Миссис Денбар приняла ее с охотой. Эстер больше не голодала, да и работать до седьмого пота ей теперь не приходилось, и мысль о завтрашнем дне уже не приводила ее в ужас и отчаяние. А миссис Денбар, видя, какая Эстер хорошая, порядочная девушка, уважала ее стыдливость. Миссис Денбар, в сущности, была очень добра, и Эстер скоро привязалась к ней. Это помогало ей закрывать глаза на образ жизни хозяйки. Опасный это был момент в жизни молоденькой девушки. Эстер была неопытна, недурна собой и так замучена, что здоровье ее пошатнулось. В эту критическую минуту ее жизни леди Илвин, добросердечная благотворительница, посещавшая бедняков в этом районе, услышала от кого-то про Эстер и пообещала миссис Сондерс подыскать для ее дочери другое место. А для того, чтобы иметь возможность рекомендовать ее, леди Илвин предложила взять Эстер к себе в услужение на такой срок, чтобы можно было дать ей рекомендацию. Так случилось, что Эстер поступила в Вудвью судомойкой.
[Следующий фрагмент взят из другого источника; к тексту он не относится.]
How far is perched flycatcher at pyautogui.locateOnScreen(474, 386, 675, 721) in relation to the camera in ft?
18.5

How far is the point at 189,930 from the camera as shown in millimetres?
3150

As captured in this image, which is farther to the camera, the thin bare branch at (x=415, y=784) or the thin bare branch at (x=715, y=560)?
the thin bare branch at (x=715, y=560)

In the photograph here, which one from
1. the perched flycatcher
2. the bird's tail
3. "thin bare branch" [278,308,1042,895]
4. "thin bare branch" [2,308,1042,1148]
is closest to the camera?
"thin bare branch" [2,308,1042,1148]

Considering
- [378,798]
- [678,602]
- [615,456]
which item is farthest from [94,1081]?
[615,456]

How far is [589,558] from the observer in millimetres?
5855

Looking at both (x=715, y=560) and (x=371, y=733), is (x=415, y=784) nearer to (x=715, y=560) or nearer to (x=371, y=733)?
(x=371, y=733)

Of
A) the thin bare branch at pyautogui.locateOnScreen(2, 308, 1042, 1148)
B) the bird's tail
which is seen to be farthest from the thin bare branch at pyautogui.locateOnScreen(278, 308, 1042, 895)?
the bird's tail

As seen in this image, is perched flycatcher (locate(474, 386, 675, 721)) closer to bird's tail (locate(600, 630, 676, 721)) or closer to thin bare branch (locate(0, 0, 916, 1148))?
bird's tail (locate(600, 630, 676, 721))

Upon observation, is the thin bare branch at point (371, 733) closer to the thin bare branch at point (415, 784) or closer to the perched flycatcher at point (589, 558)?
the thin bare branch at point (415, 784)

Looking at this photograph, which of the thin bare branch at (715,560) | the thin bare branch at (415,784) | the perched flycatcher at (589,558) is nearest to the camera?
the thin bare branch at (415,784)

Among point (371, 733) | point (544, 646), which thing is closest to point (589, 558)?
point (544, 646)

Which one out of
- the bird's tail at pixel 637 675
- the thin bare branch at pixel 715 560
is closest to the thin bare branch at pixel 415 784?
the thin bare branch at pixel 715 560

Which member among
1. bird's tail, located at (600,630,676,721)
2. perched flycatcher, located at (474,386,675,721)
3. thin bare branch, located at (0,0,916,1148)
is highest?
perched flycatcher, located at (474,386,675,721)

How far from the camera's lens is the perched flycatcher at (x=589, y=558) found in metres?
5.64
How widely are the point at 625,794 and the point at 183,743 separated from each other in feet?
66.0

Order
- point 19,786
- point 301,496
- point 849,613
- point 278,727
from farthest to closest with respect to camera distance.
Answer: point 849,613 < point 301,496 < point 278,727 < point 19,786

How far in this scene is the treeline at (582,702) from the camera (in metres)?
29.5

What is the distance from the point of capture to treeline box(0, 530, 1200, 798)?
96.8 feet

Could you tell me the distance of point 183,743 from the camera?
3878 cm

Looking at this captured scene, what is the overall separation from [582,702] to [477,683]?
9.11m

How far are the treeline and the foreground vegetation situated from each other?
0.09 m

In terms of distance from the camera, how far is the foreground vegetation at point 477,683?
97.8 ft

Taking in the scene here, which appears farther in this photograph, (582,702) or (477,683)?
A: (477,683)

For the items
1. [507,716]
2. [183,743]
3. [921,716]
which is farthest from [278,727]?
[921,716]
И вот сейчас Эстер перелистывала свои книги — книги, которые она не умела читать, — а в ее чистой, но смятенной душе рождались воспоминания прожитых лет. Ей припомнились ее бедные маленькие братишки и сестренки, и горячо любимая несчастная мать, и тиран отчим, вымещавший на них свою злобу за те жалкие крохи, какие перепадали Эстер с его стола. Нет, она заставит себя перенести все насмешки, все оскорбления и не станет обращать внимания, как бы над ней ни измывались. Что все эти обиды по сравнению с теми муками, какие ей придется вынести, если она возвратится домой! Правду сказать — это все пустое. И все же девушке страстно хотелось убежать из Вудвью. Она впервые забралась так далеко от дома. А там, где буйствовал ее отчим, была еще и мать, и молитвенные собрания. Здесь же, в Вудвью, она была совершенно одинока; одна Маргарет поднялась к ней в каморку, чтобы сказать ей слово утешения и уговорить ее вернуться на кухню. Принятое решение отняло у Эстер столько душевных сил, что, спускаясь вниз, она ощущала полное безразличие ко всему.